LBJ and the power of the presidency
Web posted at: 7:45 p.m. EDT
Editor's Note -- Lyndon Johnson had power and he knew how to wield it. To advance his agenda he wasn't shy to twist arms -- or give favors. In this, the third of a five-part series focusing on recently released tapes from the Johnson White House, Correspondent John Holliman shows us the power of his presidency.
From Correspondent John Holliman
AUSTIN, Texas (CNN) -- Lyndon Johnson loved power, and he loved to get things done. The Lyndon Johnson Presidential Library has just released audio tapes from his administration that illustrate his mastery, and a carefully crafted strategy that made him successful.
He came to the White House via Congress, where he perfected a way of lobbying for his legislative agenda that came to be known as the "Johnson Treatment." It was a combination of Southern hospitality plus judicious use of power, plus lots of horse-trading.
Once in the White House, his top domestic priority was passing the anti-poverty program -- "The Great Society," he called it.
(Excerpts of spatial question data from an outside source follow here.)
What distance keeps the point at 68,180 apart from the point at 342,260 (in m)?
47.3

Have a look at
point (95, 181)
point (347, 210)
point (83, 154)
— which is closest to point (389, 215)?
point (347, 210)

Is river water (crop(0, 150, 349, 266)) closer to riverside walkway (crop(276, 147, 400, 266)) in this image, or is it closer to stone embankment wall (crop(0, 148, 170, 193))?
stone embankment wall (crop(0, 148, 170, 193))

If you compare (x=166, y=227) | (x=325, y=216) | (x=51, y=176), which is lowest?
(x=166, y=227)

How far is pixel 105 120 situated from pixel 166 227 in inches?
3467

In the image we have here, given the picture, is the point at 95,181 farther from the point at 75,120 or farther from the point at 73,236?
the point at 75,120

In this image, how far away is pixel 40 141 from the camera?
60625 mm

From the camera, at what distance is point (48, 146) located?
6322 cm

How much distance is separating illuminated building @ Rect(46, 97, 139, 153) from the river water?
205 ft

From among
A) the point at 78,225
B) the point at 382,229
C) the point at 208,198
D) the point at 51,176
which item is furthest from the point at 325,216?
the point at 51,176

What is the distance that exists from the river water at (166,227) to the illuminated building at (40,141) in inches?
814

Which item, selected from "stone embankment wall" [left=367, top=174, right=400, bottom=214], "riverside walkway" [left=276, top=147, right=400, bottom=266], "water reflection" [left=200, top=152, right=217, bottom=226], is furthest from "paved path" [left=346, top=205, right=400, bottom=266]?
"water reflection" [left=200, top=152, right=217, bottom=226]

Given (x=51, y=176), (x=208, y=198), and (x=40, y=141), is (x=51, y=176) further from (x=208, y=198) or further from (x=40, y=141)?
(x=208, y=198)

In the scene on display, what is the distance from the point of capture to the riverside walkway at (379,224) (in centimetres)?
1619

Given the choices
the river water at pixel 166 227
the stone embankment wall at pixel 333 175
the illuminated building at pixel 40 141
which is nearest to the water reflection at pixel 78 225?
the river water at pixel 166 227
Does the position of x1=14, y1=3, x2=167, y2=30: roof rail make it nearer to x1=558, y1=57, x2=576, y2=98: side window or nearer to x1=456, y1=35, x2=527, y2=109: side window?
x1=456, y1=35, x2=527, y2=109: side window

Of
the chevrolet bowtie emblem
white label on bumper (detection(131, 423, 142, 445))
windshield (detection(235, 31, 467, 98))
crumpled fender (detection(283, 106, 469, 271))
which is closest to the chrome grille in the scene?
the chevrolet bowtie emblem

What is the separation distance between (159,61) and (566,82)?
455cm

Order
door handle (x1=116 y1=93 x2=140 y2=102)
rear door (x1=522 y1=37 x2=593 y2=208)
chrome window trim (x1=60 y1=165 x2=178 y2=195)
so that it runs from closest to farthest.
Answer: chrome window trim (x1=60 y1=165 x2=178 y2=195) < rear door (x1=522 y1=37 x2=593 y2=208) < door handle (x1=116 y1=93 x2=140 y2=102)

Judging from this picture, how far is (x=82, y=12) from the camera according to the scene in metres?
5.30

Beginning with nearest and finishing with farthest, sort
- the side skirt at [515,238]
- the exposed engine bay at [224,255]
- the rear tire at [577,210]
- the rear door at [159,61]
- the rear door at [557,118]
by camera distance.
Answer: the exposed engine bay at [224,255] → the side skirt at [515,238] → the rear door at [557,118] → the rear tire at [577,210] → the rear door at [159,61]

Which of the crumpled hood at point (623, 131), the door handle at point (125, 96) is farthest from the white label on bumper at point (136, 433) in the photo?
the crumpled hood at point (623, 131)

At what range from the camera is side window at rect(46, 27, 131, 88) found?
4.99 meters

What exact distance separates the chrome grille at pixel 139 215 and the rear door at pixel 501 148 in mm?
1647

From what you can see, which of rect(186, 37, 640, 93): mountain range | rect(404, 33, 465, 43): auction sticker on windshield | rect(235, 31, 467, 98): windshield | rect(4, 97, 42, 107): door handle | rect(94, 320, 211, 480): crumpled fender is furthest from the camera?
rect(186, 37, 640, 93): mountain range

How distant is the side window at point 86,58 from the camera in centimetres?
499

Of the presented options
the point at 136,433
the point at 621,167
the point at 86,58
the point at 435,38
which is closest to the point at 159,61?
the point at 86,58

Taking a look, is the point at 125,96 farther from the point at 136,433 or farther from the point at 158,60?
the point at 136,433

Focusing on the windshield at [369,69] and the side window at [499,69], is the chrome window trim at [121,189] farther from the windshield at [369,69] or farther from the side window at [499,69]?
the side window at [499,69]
The Texas Democrat lobbied from the halls of Congress to state and local power bases to get his program passed.
In January 1964, Chicago Mayor Richard J. Daley (the father of now-Chicago Mayor Richard M. Daley) said he would support the anti-poverty legislation, and could use Johnson's support for something in return: the appointment of another Democrat, Ed Hanihan, as district attorney. "You got him!" Johnson told Daley. (23 sec. /256K AIFF or WAV sound)
Where Johnson didn't want to spend favors, he used forceful argument instead. When he wanted a tax bill passed to fund the anti-poverty program, Senator Vance Hartke, an Indiana Democrat, held out because musical instruments would be taxed. Such a move would hurt an instrument manufacturer who was a big Hartke supporter.
Johnson didn't care. "The goddamn band and musical instruments, they won't be talking about it next November. What they're going to be judging us by is ... whether we can pass a tax bill or not and whether we've got prosperity. ... Every day it's costing us $30 million in our economy, so get in there and try to help me on this thing," he told Hartke. (17 sec. /192K AIFF or WAV sound)
And for Connecticut Senator Abraham Ribicoff, Johnson offered to trade future favors to get the anti-poverty bill passed, promising, "I'll save your face." The president won the vote, and made a point to get in touch with Ribicoff with promises of future assistance.
Presidential scholar Michael Beschloss is compiling a book based on the 80 hours of tapes the presidential library released. He says some of them are magical:
"We had always known that Johnson was very good at getting members of Congress to do certain things they were reluctant to do. It's a very different thing to hear about that on the one hand, and on the other hand to see it in action."